At Tradlands, we are committed to selling the best button up shirt you’ll ever own. And while our brand is certainly not unisex or androgynous, we also recognize that our tomboy aesthetic derives some elements from that fashion trend. With that in mind, we wanted to give you a brief history of unisex clothing and its place within our culture.
At the 2015 Coachella festival, Jaden Smith, son of Will and Jada Pinkett Smith, created a stir by wearing a floral print tunic and rose-flower crown. Online publications gushed at Smith’s gender-blurring bravery, with Racked stating, “Coolest of cool teens Jaden Smith sails far beyond gender norms.”
Similarly, in March of 2015, the London department store Selfridges created a three story gender-neutral bazaar in its Oxford Street emporium. Featuring mannequins wearing unisex garments from designers Haider Ackermann, Ann Demeulemeester, and Gareth Pugh, Selfridges called the shopping experiment “Agender”. And while their experiment certainly didn’t cause a fashion revolution, it worked as a marketing device.
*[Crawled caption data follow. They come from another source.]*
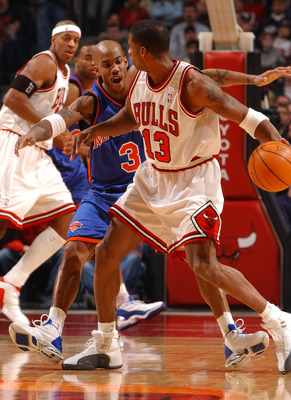 CHICAGO - JANUARY 17: Guard Stephon Marbury #3 of the New York Knicks pressures guard Kendall Gill #13 of the Chicago Bulls during a game on January 17, 2004 at the United Center in Chicago, Illinois. The Knicks defeated the Bulls 101-96. NOTE TO USER: Us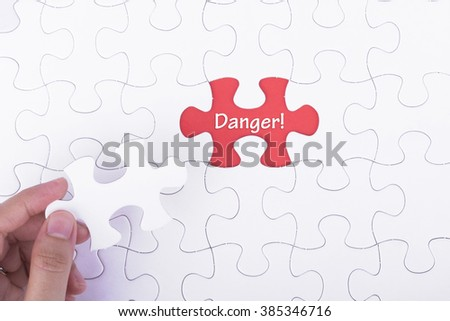 Missing a piece of puzzle in the center, red space with word DANGER, business and financial concept. - stock photo
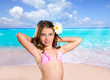 Brunette girl in tropical beach with daisy flower happy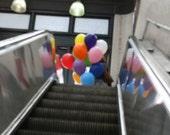 Balloons on an Escalator, photograph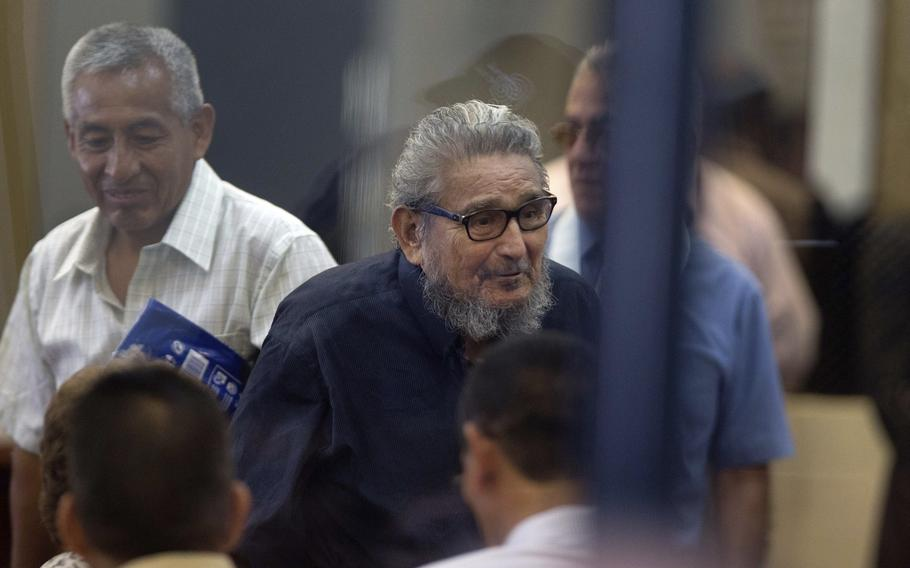 Abimael Guzmán, founder and leader of the Shining Path guerrilla movement, center, enters a courtroom at the Naval Base in Callao, Peru, on Feb. 28, 2017.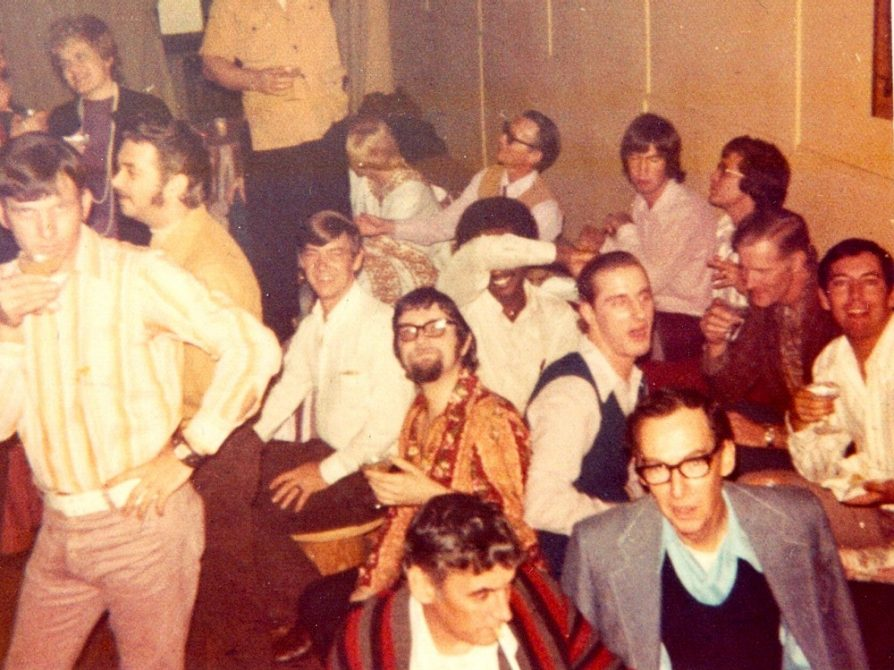 A photograph of about 15 patrons of the Up Stairs lounge. Some are sitting at tables holding cocktails; others are posing by holding a hand on a cocked hip. They are all men.
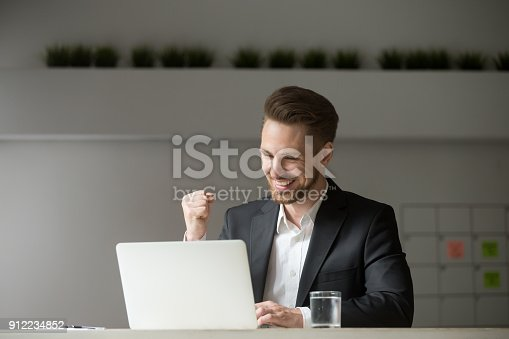 istock Happy businessman celebrating business success online win looking at laptop 912234852
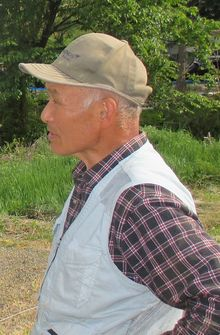 Farmer stands outside in cap and check shirt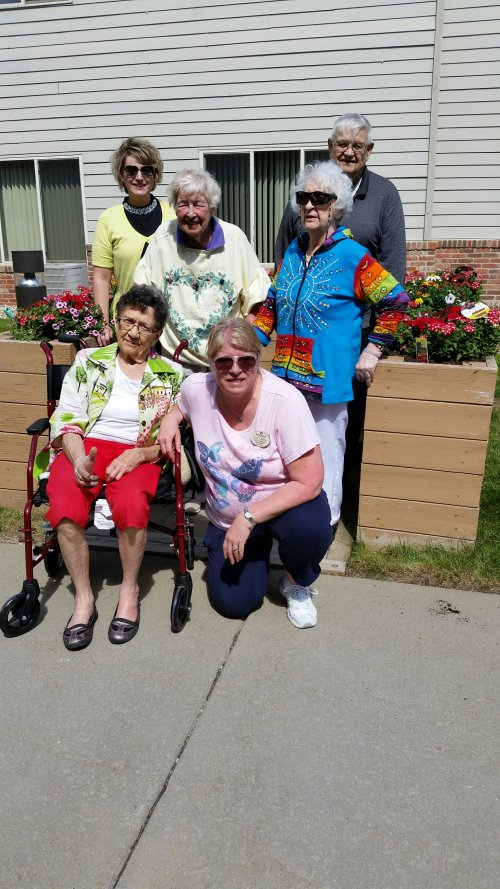 The fun group of residents and staff after finishing the flower bed.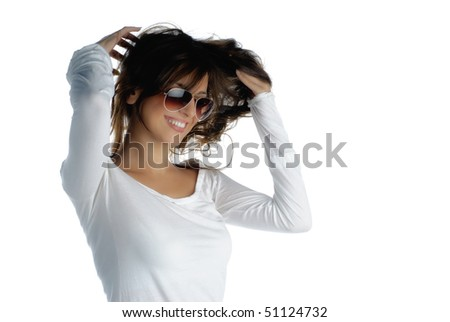 Beautiful young woman fixing her hair isolated on white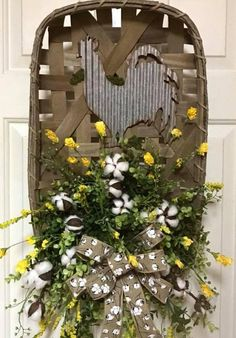 I love this tobacco basket with a corrugated galvanized tin rooster, cotton bolls, a cotton bolls bribbon bow, springtime greenery and yellow florals, dont you? This farmhouse flair door hanger can be ordered with a rooster as shown or with a chicken or pig. This would be ideal on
Interestingly, there was a time when such gender-blurring experiments wouldn’t have caused so much as a murmur, let alone be the foundation for a department store marketing ploy.
There has always been some amount of unisex clothing in the American culture. As far back as 1824, the New Harmony socialist utopian community permitted both men and women to wear trousers, an almost scandalous move. Late in the 19th century, women’s rights advocate Amelia Bloomer passionately argued that women should be allowed to wear pants (called “bloomers”) under their shortened dresses.
Photo via MargaretPerry
But leading up to and following WWII, gender roles were established and rarely questioned. Men were the breadwinners, and did masculine things, like fix cars, play football, and hunt. Fathers raised their boys to be men, and those who didn’t like football or cars were often accused of being girly. Similarly, women were taught to be homemakers, with the responsibility of raising children, caring for the home, and providing a nurturing home environment.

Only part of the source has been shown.